* **WORK TO COMPLETE**
[1] Extract from the thread the stretch from "Sat Sri Akal;" through "jo parānī kẖāŉhi.", copying the wording without any change.
[2] Decide whether each statement agrees with the thread, answering yes or no and quoting the words that settle it: (a) The box said the sushi may contain fish. (b) The sister told the poster to stop eating the sushi. (c) The quoted passage says Rasātala is the home of the Devas.

* **PAGE**
# Accidentally Consumed



## Kamala (Dec 3, 2012)

Sat Sri Akal;
It's been so long since I have come back to the site, I have a literal question to discuss that has been bothering me for the past few days:

So my sister buys SUSHI and says it is 100% vegan and I eat it and it tastes funny and I notice on the box it says it may contain fish but she mustve not have read it, then she told me to keep eating it, and I haven't eaten for so long and just ate one more while not being in my senses and I am scared I might go to Narkh for this... do you think I will go to Narkh for this??


ਕਬੀਰ ਭਾਂਗ ਮਾਛੁਲੀ ਸੁਰਾ ਪਾਨਿ ਜੋ ਜੋ ਪ੍ਰਾਨੀ ਖਾਂਹਿ ॥
कबीर भांग माछुली सुरा पानि जो जो प्रानी खांहि ॥
Kabīr bẖāŉg mācẖẖulī surā pān jo jo parānī kẖāŉhi.
Kabeer, those mortals who consume marijuana, fish and wine -

ਤੀਰਥ ਬਰਤ ਨੇਮ ਕੀਏ ਤੇ ਸਭੈ ਰਸਾਤਲਿ ਜਾਂਹਿ ॥੨੩੩॥
तीरथ बरत नेम कीए ते सभै रसातलि जांहि ॥२३३॥
Ŧirath baraṯ nem kī▫e ṯe sabẖai rasāṯal jāŉhi. ||233||
no matter what pilgrimages, fasts and rituals they follow, they will all go to *hell*. ||233||

edit; from just reading the last line it says they will be reincarnated to Rastala


> *Rasātala* is the home of the demons - Danavas and Daityas, who are mighty but cruel. They are the eternal foes of Devas (the gods). They live in holes like serpents.

* **DATA**

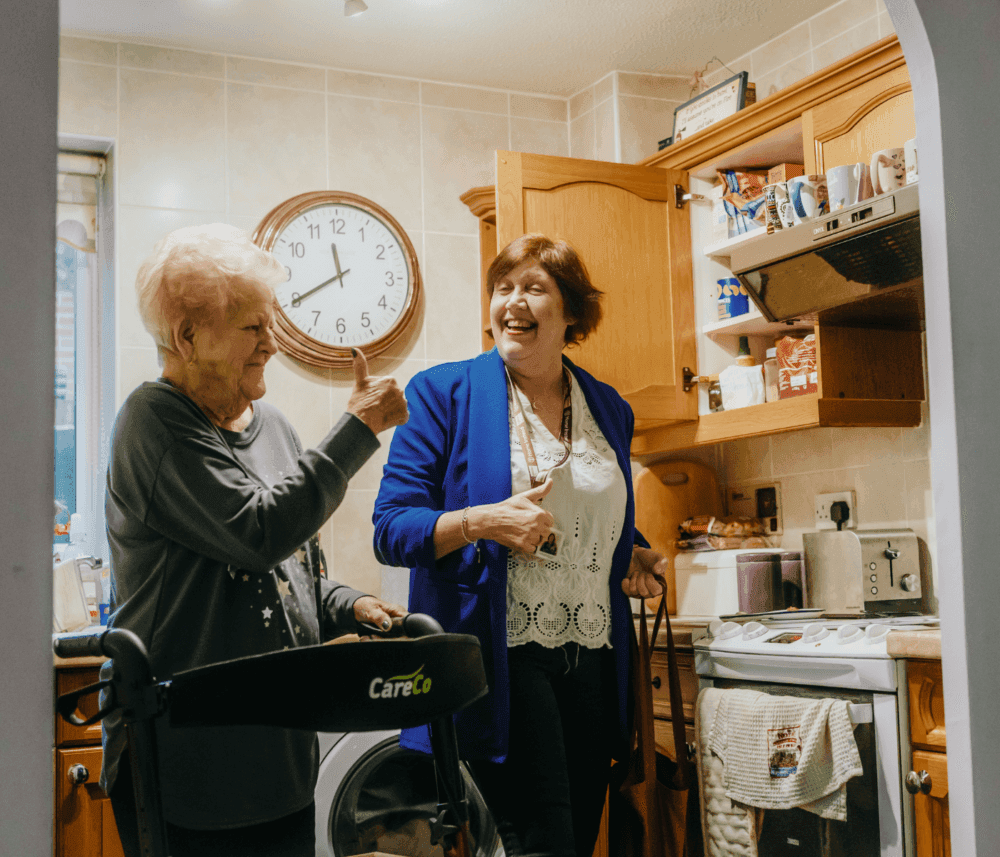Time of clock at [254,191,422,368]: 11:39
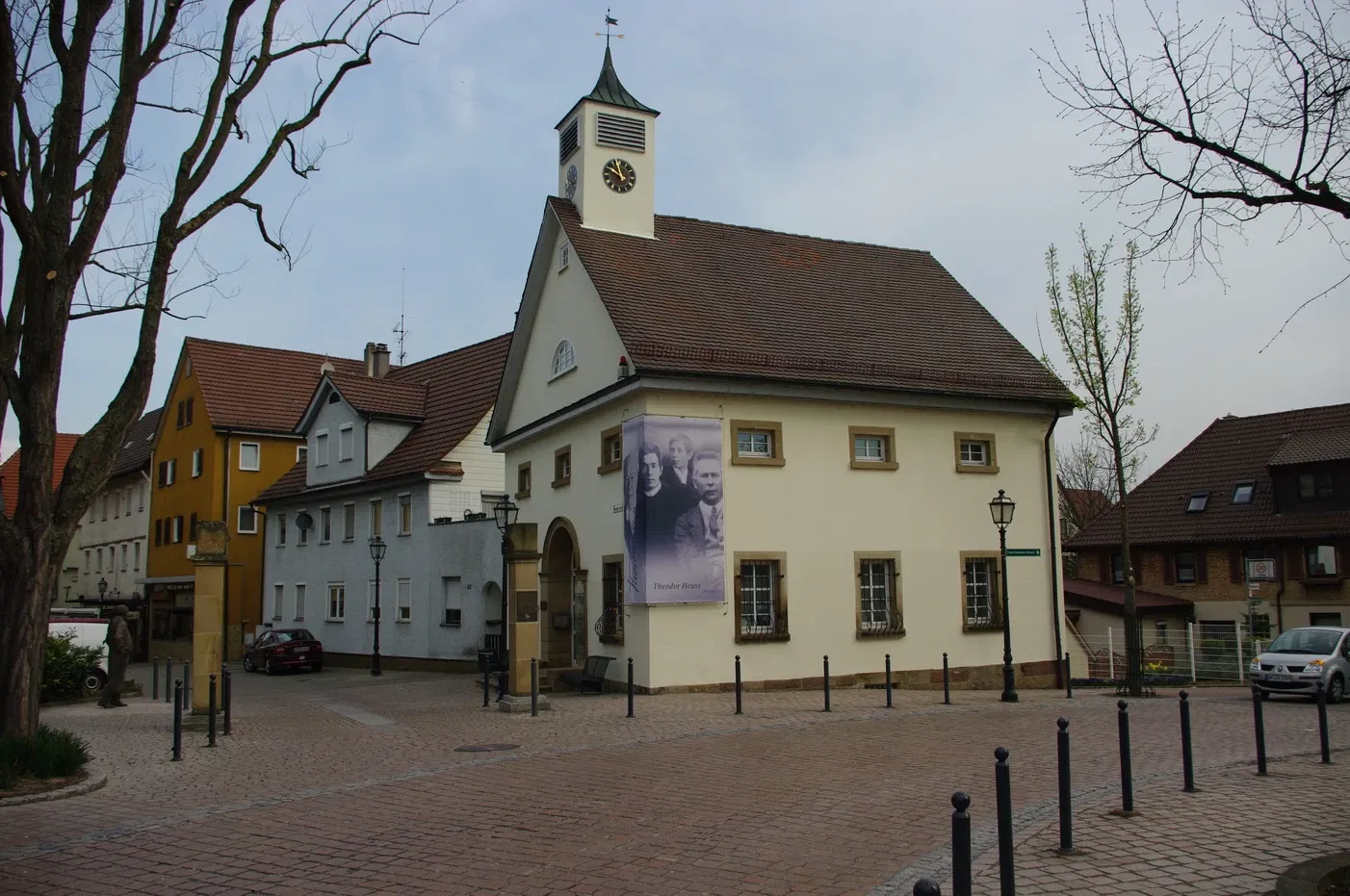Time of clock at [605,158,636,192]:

* **RESPONSES PER TASK**
[1]
Sat Sri Akal;
It's been so long since I have come back to the site, I have a literal question to discuss that has been bothering me for the past few days:

So my sister buys SUSHI and says it is 100% vegan and I eat it and it tastes funny and I notice on the box it says it may contain fish but she mustve not have read it, then she told me to keep eating it, and I haven't eaten for so long and just ate one more while not being in my senses and I am scared I might go to Narkh for this... do you think I will go to Narkh for this??


ਕਬੀਰ ਭਾਂਗ ਮਾਛੁਲੀ ਸੁਰਾ ਪਾਨਿ ਜੋ ਜੋ ਪ੍ਰਾਨੀ ਖਾਂਹਿ ॥
कबीर भांग माछुली सुरा पानि जो जो प्रानी खांहि ॥
Kabīr bẖāŉg mācẖẖulī surā pān jo jo parānī kẖāŉhi.

[2]
(a) Yes: "I notice on the box it says it may contain fish"
(b) No: "then she told me to keep eating it"
(c) No: "is the home of the demons - Danavas and Daityas"